### EXCERPT PROVIDED
I used to be an absolute pacifist to a degree I now find a bit absurd. I was a Quaker, and part of that doctrine is to take pacifism very seriously. I still find the Quaker commitment admirable, just as I find many positions I now disagree with respectable in their intellectual consistency. But a student once challenged me by asking if I would physically intervene if I saw my wife being attacked. I acknowledged I would intervene physically, and I felt like that was a kind of failure. I thought, at the time, that the moral high ground was to maintain a commitment to non-violence, but in that moment I realized moral purity is often a kind of selfishness. If I placed my own desire for a world without violence above the physical safety of my wife, I was placing my own wellbeing above hers. But if I was willing to make an exception to this strict commitment to pacifism for one person merely because she's my favorite person, then I was willing to tolerate harm to others to protect my conscience, and that, too, is a form of selfishness. I still want a world without violence, so how can I engage in preventing violence without placing that value above the wellbeing of people who are currently being attacked?
And if this same universalization extends to preventing violence, it should also extend to preventing the kinds of ideologies which cause such violence. If I would speak out forcefully if someone said, "I don't believe your wife has the right to exist," don't I owe that same forceful defense to someone who says, "I think people should be rounded up and put in hastily-made prison camps based on the color of their skin"? Or someone who says, "I don't think LGBTQIA+ people should be allowed to exist"? Of course. Those ideas are beyond the pale and must be denounced. That's not to say that people who espouse them aren't human beings deserving of human rights. But it does mean that while we are willing to engage with them as human beings, we do not tolerate the ideology.
And yes, that's a tricky balance. It's hard to engage in conversation with someone if you start with, "Hi there. I think your entire worldview is abhorrent and dangerous to the people around you. Want to discuss it?" That’s not likely to lead to a lot of fruitful conversations. But if we are so hesitant to shut down that communication, so committed to protecting the feelings of the people espousing hateful ideologies, what does that communicate to the people they would harm?
Because the communication isn't performed in a vacuum. If I am spending my energy reaching out to those with a hateful ideology, trying to soothe them by telling them our differences shouldn't drive us apart, what does that communicate to the people they are threatening?

### REQUIRED ACTIONS
1 – Decide whether each statement agrees with the essay on pacifism: (a) The writer was once a Quaker. (b) The writer told the student they would not step in physically. (c) The writer holds that people who espouse such ideas are not owed human rights. Answer yes or no for each, quoting the words from the essay that settle it.
2 – Copy out the essay on pacifism starting at "And yes, that's" and ending at "they are threatening?", substituting "void" for "vacuum".
The data that follow come from a different source than the essay on pacifism.

### RAW DATA

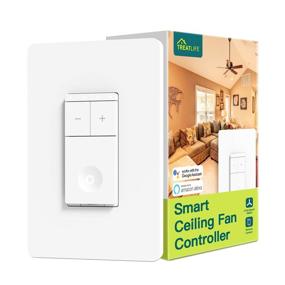 img 4 attached to Treatlife Smart Ceiling Fan Control: 4-Speed Switch, Works with Alexa and Google Assistant, Remote Control, Schedule, No Hub Required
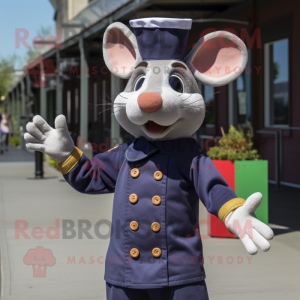 Navy Ratatouille mascot costume character dressed with a Henley Shirt and Mittens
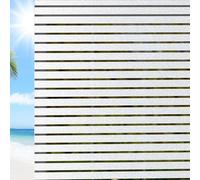Película de privacidad esmerilada para ventana, 75 x 1000 cm, diseño de rayas decorativas opacas, acabado similar al espejo, para privacidad en el baño, fácil de instalar, alternativa a las persianas
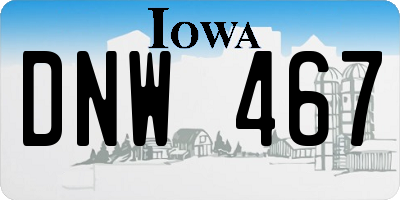 IA license plate DNW467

### ANSWER LIST
1 –
(a) Yes: "I was a Quaker"
(b) No: "I acknowledged I would intervene physically"
(c) No: "That's not to say that people who espouse them aren't human beings deserving of human rights."

2 –
And yes, that's a tricky balance. It's hard to engage in conversation with someone if you start with, "Hi there. I think your entire worldview is abhorrent and dangerous to the people around you. Want to discuss it?" That’s not likely to lead to a lot of fruitful conversations. But if we are so hesitant to shut down that communication, so committed to protecting the feelings of the people espousing hateful ideologies, what does that communicate to the people they would harm?
Because the communication isn't performed in a void. If I am spending my energy reaching out to those with a hateful ideology, trying to soothe them by telling them our differences shouldn't drive us apart, what does that communicate to the people they are threatening?